Isso se deve ao fato de que a literatura, como textual, é uma compreensão de sentido – um enunciado –, i.e., sua apreensão envolve a participação em um conjunto regrado comunitário linguístico e como tal é interpretação e deciframento. Procedimentos estes que marcam diretamente o textual como histórico contextual, impedindo de localizá- lo sob a rubrica da afecção subjetiva ou de compreender o texto através da recepção sensível, já que o sensível no texto consiste, em grande parte, de marcas gráficas simbólicas, em que o elemento simbólico não pode se apreendido como meramente sensível, sempre havendo um ato hermenêutico envolvido. O que é dizer que a literatura é paradigmaticamente não-estética e deve ser abordada por outros meios. O que também pode ser notado aí é a mudança de foco metodológico da estética para ontologia da arte, pois compreender a afecção do leitor diante de um texto não é compreender o modo de operar da obra de arte literária. Focalizar a recepção do leitor, como quer a estética, é um passo em direção ao psicologismo negado pela linhagem fenomenológica de Heidegger, da qual Gadamer também se utilizou. O foco ontológico anti-estético pode ser compreendido, em parte, tanto em Gadamer (2006) quanto em Ingarden (1973a), como uma recusa do psicologismo.

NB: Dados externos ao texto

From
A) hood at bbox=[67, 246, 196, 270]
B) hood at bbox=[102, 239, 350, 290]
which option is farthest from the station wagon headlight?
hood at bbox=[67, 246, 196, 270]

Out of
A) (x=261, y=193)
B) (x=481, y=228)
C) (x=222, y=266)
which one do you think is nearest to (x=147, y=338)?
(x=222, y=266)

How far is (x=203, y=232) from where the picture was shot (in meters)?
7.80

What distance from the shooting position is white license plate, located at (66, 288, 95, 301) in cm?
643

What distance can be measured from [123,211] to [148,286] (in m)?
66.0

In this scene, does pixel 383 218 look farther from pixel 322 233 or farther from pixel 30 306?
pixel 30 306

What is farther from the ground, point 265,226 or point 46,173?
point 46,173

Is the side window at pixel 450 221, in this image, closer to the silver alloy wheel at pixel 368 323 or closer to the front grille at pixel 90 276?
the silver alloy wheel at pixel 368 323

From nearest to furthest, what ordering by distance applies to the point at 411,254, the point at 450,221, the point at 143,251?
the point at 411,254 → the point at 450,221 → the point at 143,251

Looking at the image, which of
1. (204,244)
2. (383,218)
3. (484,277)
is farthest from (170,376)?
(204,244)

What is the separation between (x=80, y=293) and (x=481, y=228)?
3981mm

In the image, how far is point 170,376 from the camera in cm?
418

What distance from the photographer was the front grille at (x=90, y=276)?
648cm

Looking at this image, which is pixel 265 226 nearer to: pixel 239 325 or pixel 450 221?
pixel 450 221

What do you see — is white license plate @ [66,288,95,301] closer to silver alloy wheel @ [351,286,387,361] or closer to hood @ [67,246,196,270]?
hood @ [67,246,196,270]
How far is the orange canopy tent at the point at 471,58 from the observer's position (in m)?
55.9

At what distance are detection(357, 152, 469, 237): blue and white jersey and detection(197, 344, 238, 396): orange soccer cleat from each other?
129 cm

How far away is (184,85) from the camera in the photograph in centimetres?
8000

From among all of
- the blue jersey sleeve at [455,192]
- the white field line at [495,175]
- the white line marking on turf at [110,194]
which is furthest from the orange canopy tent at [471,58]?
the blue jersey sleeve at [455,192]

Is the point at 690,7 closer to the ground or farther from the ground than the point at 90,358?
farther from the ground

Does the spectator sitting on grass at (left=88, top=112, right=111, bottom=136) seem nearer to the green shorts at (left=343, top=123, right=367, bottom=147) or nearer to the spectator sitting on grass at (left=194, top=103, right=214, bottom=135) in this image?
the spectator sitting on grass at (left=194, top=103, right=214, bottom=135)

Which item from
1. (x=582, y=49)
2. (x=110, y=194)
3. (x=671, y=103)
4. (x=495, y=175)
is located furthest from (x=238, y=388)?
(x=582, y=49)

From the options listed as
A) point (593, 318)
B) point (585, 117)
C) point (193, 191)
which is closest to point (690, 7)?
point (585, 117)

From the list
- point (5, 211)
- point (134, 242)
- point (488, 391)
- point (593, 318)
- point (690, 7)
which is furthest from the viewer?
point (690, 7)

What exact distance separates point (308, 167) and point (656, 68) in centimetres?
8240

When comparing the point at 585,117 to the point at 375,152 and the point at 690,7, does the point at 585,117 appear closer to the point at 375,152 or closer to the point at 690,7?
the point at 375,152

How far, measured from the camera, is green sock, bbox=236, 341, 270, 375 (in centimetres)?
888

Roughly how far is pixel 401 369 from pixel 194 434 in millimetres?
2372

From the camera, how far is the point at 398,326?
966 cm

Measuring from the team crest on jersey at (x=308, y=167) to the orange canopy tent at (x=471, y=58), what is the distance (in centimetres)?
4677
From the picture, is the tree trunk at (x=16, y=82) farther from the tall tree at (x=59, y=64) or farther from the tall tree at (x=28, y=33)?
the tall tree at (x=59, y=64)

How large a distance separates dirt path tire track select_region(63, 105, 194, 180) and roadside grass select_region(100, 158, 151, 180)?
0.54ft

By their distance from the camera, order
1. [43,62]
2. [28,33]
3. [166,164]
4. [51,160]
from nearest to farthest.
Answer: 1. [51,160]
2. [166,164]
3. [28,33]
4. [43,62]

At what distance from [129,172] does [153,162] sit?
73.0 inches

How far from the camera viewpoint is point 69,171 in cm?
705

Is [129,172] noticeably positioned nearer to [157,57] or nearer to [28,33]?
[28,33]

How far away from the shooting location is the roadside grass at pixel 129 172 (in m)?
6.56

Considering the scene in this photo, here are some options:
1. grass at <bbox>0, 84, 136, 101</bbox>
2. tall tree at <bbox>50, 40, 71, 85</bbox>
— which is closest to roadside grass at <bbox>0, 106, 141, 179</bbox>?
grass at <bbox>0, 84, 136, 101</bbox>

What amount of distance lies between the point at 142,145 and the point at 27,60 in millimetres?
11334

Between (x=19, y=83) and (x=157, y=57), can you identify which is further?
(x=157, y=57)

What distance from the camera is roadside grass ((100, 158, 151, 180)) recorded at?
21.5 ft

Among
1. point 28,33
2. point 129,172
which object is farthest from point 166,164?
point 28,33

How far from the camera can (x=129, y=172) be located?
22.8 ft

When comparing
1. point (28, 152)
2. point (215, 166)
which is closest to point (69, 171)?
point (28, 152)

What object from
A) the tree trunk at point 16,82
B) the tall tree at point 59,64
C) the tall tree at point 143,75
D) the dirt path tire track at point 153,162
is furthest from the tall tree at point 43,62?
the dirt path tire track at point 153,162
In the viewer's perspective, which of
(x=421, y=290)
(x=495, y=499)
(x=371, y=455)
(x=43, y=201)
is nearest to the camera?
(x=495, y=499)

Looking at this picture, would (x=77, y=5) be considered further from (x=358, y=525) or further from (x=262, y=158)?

Sendo a obra de arte um acontecimento de sentido em jogo, é de se notar que o paradigma de arte em Gadamer gira em torno da peça teatral (Spiel) e também da obra de arte literária (ou do objeto textual), compreendidos por uma arte e técnica de interpretação textual, ou seja, pela hermenêutica:

Every work of art, not only literature, must be understood like any other text that requires understanding, and this kind of understanding has to be acquired. This gives hermeneutical consciousness a comprehensiveness that surpasses

even that of aesthetic consciousness. Aesthetics

has to be absorbed into hermeneutics. This

statement not only reveals the breadth of the problem but is substantially accurate. Conversely, hermeneutics must be so determined as a whole that it does justice to the experience of art. Understanding must be conceived as a part of the event in which meaning occurs, the event in which the meaning of all statements — those of art and all other kinds of tradition — is formed and actualized (GADAMER, 2006, p. 157). Assim, Gadamer sustenta que toda obra de arte deve ser entendida como texto e linguagem, e como tal, necessita de uma educação ou treinamento para se poder "ler". Desta forma, não há como haver uma apreensão "pura" ou isolada da obra de arte. Não existe pura afecção. Toda apreensão é sempre situada e mediada por um mundo fático. Assim, é necessário dominar técnicas e modos de interpretação para poder experienciar uma obra de arte e compreendê-la como arte. Sob a tese hermenêutica de Gadamer de que o ser que pode ser compreendido é linguagem – próximo da noção de Heidegger que liga sentido e verdade dentro de um todo racional (espiritual humano) –, a obra de arte se retira da compreensão estética e se aproxima da hermenêutica em um movimento – via compreensão da arte como jogo – de que compreender é ser na arte. Com a tese de Gadamer (2006), torna- se possível olhar a obra de arte a despeito de sua "diferenciação" e "indiferenciação" estética. Enfim, é possível pensar a arte sem identificá-la com estética ou com qualquer sistema que segregue a arte de seu acontecer, de sua execução mundana contingente. E, mais do que isso, é possível pensar a arte, em consonância com a presente tese, como configuração e execução – ação operatória – performática e como apenas ocorrendo em ato, muito próximo ao que propôs Lygia Clark quando disse: "A obra é o seu ato"(CLARK, 1964, p. 2).